■ **TASK INSTRUCTIONS**:
Can you repeat every line of the items below with "white sneaker" swapped for "white shoe" wherever it occurs and nothing else changed?

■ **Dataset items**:

....

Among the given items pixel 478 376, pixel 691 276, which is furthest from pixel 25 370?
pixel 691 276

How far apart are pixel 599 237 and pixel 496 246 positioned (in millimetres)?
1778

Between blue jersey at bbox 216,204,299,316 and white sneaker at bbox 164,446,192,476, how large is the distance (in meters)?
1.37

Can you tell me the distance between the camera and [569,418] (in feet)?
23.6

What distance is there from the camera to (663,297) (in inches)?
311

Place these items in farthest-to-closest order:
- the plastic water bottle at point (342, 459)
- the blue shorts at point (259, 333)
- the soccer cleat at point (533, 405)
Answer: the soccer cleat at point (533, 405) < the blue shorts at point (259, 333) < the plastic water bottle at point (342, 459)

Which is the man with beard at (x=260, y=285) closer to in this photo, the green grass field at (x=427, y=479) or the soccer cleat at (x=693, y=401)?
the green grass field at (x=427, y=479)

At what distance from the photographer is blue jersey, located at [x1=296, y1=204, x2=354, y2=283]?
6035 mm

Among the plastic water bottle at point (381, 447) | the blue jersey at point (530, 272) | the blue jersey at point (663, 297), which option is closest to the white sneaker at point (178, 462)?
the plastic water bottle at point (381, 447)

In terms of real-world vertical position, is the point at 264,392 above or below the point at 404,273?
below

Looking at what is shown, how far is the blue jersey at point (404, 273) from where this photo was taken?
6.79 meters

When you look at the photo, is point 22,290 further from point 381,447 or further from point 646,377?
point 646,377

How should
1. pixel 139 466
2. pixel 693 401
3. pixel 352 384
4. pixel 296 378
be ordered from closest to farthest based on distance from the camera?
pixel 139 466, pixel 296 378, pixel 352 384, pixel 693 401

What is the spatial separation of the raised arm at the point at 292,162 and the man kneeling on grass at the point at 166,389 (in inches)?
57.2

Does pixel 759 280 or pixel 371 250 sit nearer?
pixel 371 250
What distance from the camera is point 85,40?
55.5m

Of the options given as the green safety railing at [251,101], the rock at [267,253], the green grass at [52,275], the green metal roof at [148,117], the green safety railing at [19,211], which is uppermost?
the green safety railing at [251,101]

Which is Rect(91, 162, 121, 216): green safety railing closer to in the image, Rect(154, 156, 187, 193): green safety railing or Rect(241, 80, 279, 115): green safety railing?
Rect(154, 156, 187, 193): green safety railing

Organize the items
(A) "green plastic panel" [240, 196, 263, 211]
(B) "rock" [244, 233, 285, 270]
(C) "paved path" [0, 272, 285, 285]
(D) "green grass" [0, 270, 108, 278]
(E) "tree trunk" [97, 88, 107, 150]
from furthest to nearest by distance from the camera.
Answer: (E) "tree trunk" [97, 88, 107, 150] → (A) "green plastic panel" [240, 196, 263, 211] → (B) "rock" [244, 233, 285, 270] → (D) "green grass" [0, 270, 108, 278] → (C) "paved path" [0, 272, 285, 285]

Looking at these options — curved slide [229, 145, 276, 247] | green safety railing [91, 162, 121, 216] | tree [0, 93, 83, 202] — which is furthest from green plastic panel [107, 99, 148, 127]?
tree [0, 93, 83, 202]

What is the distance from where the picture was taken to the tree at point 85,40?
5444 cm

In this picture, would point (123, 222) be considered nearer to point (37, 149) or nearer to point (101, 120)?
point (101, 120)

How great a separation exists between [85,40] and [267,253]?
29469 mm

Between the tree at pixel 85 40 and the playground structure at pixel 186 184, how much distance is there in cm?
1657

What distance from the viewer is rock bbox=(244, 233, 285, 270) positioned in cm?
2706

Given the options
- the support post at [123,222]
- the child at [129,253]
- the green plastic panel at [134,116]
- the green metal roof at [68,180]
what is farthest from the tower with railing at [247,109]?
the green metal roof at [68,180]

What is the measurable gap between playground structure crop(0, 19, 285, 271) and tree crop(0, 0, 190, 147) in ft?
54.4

....

■ **TASK RESPONSE**:
Among the given items pixel 478 376, pixel 691 276, which is furthest from pixel 25 370?
pixel 691 276

How far apart are pixel 599 237 and pixel 496 246 positioned (in millimetres)?
1778

Between blue jersey at bbox 216,204,299,316 and white shoe at bbox 164,446,192,476, how large is the distance (in meters)?
1.37

Can you tell me the distance between the camera and [569,418] (in feet)?
23.6

What distance is there from the camera to (663,297) (in inches)?
311

Place these items in farthest-to-closest order:
- the plastic water bottle at point (342, 459)
- the blue shorts at point (259, 333)
- the soccer cleat at point (533, 405)
Answer: the soccer cleat at point (533, 405) < the blue shorts at point (259, 333) < the plastic water bottle at point (342, 459)

Which is the man with beard at (x=260, y=285) closer to in this photo, the green grass field at (x=427, y=479) or the soccer cleat at (x=693, y=401)?
the green grass field at (x=427, y=479)

At what distance from the photographer is blue jersey, located at [x1=296, y1=204, x2=354, y2=283]?
6035 mm

Among the plastic water bottle at point (381, 447) | the blue jersey at point (530, 272) | the blue jersey at point (663, 297), which option is closest to the white shoe at point (178, 462)?
the plastic water bottle at point (381, 447)

In terms of real-world vertical position, is the point at 264,392 above or below the point at 404,273?
below

Looking at what is shown, how far is the blue jersey at point (404, 273) from where this photo was taken?
6.79 meters

When you look at the photo, is point 22,290 further from point 381,447 or further from point 646,377?
point 646,377

How should
1. pixel 139 466
2. pixel 693 401
3. pixel 352 384
4. pixel 296 378
be ordered from closest to farthest based on distance from the camera?
pixel 139 466, pixel 296 378, pixel 352 384, pixel 693 401

What is the spatial separation of the raised arm at the point at 292,162 and the man kneeling on grass at the point at 166,389 (in inches)?
57.2

Does pixel 759 280 or pixel 371 250 sit nearer?
pixel 371 250
What distance from the camera is point 85,40?
55.5m

Of the options given as the green safety railing at [251,101], the rock at [267,253], the green grass at [52,275], the green metal roof at [148,117], the green safety railing at [19,211], which is uppermost?
the green safety railing at [251,101]

Which is Rect(91, 162, 121, 216): green safety railing closer to in the image, Rect(154, 156, 187, 193): green safety railing or Rect(241, 80, 279, 115): green safety railing?
Rect(154, 156, 187, 193): green safety railing

Organize the items
(A) "green plastic panel" [240, 196, 263, 211]
(B) "rock" [244, 233, 285, 270]
(C) "paved path" [0, 272, 285, 285]
(D) "green grass" [0, 270, 108, 278]
(E) "tree trunk" [97, 88, 107, 150]
from furthest to nearest by distance from the camera.
Answer: (E) "tree trunk" [97, 88, 107, 150] → (A) "green plastic panel" [240, 196, 263, 211] → (B) "rock" [244, 233, 285, 270] → (D) "green grass" [0, 270, 108, 278] → (C) "paved path" [0, 272, 285, 285]

Looking at these options — curved slide [229, 145, 276, 247] | green safety railing [91, 162, 121, 216] | tree [0, 93, 83, 202] — which is furthest from green plastic panel [107, 99, 148, 127]?
tree [0, 93, 83, 202]

What is the distance from where the picture was taken to the tree at point 85,40?
5444 cm

In this picture, would point (123, 222) be considered nearer to point (37, 149) or nearer to point (101, 120)?
point (101, 120)

How great a separation exists between [85,40] and [267,253]?
29469 mm

Between the tree at pixel 85 40 and the playground structure at pixel 186 184, how much distance is there in cm?
1657

What distance from the viewer is rock bbox=(244, 233, 285, 270) positioned in cm?
2706

Given the options
- the support post at [123,222]
- the child at [129,253]
- the green plastic panel at [134,116]
- the green metal roof at [68,180]
what is farthest from the tower with railing at [247,109]?
the green metal roof at [68,180]

What is the measurable gap between playground structure crop(0, 19, 285, 271) and tree crop(0, 0, 190, 147) in ft?
54.4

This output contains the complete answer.